*** Task material Section Begins ***

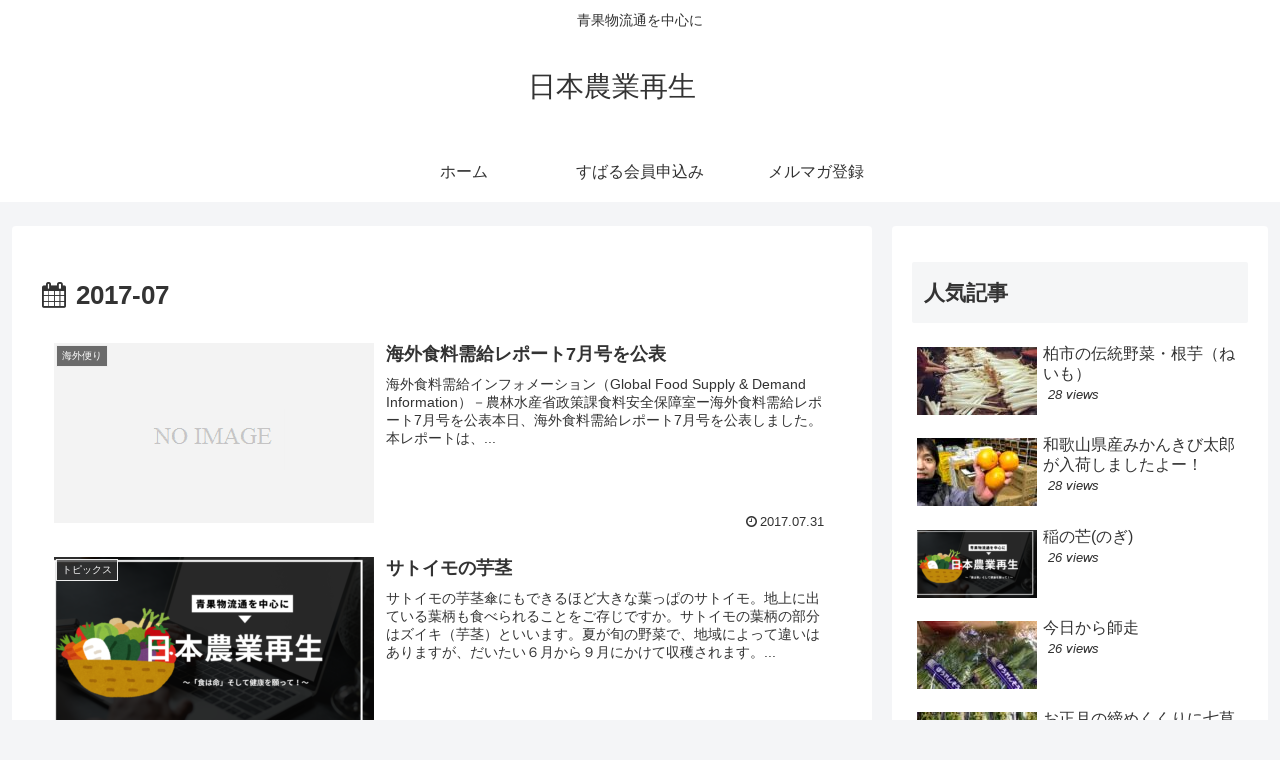

--- FILE ---
content_type: text/html; charset=utf-8
request_url: https://www.google.com/recaptcha/api2/aframe
body_size: 267
content:
<!DOCTYPE HTML><html><head><meta http-equiv="content-type" content="text/html; charset=UTF-8"></head><body><script nonce="xuVffSXOT8n9dcpPXzbiLQ">/** Anti-fraud and anti-abuse applications only. See google.com/recaptcha */ try{var clients={'sodar':'https://pagead2.googlesyndication.com/pagead/sodar?'};window.addEventListener("message",function(a){try{if(a.source===window.parent){var b=JSON.parse(a.data);var c=clients[b['id']];if(c){var d=document.createElement('img');d.src=c+b['params']+'&rc='+(localStorage.getItem("rc::a")?sessionStorage.getItem("rc::b"):"");window.document.body.appendChild(d);sessionStorage.setItem("rc::e",parseInt(sessionStorage.getItem("rc::e")||0)+1);localStorage.setItem("rc::h",'1768933683476');}}}catch(b){}});window.parent.postMessage("_grecaptcha_ready", "*");}catch(b){}</script></body></html>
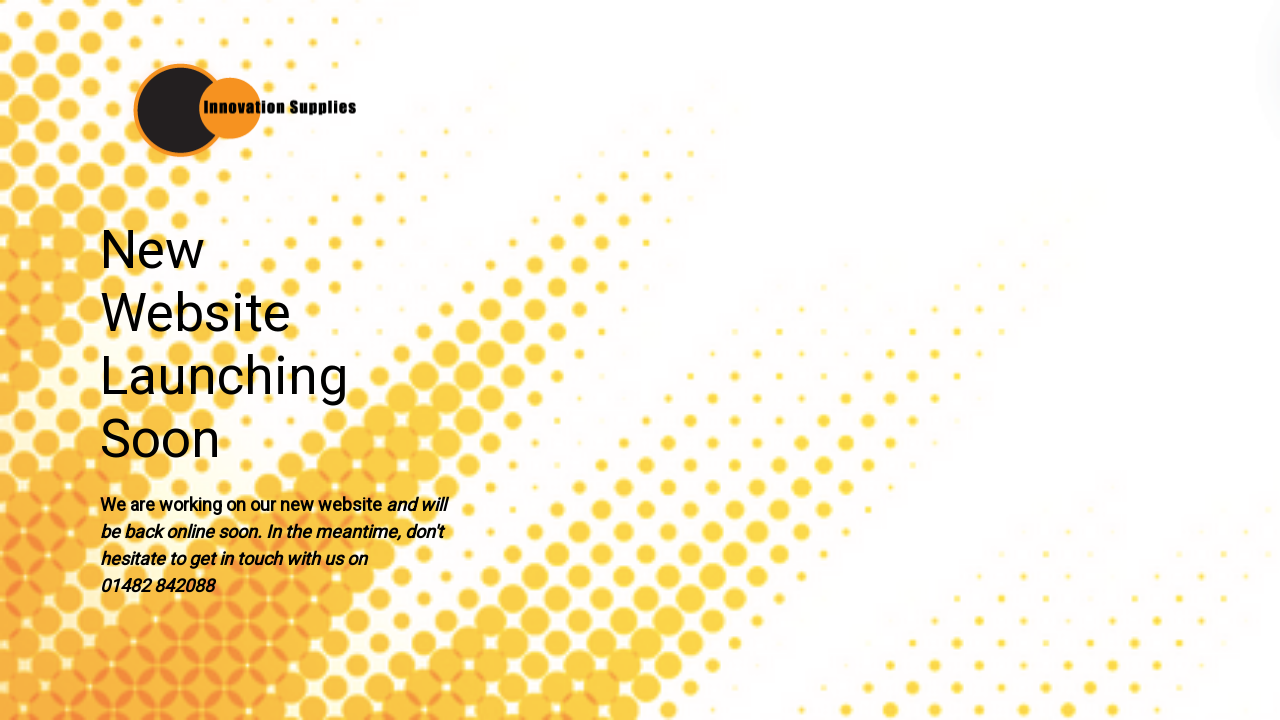

--- FILE ---
content_type: text/html; charset=UTF-8
request_url: https://www.innovation-supplies.co.uk/?attachment_id=1294
body_size: 1772
content:
<!DOCTYPE html>
<html class="sp-html 
			sp-seedprod sp-h-full" lang="en-GB">
<head>
			<title>Innovation Supplies: Cleaning &amp; Hygiene Suppplies Specilast </title>
		<meta name="description" content="Leaders in commercial cleaning supplies for healthcare, education sport and retails facilites accross the UK">
		<link href="https://www.innovation-supplies.co.uk/wp-content/uploads/2014/08/Innovation_logo_new.png" rel="shortcut icon" type="image/x-icon" />


		<meta name="robots" content="noindex">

*** Task material Section Ends ***

:: Work task ::
In the lines above, find the word "name" and copy every line it occurs in.

:: Result of this exercise ::
		<meta name="description" content="Leaders in commercial cleaning supplies for healthcare, education sport and retails facilites accross the UK">
		<meta name="robots" content="noindex">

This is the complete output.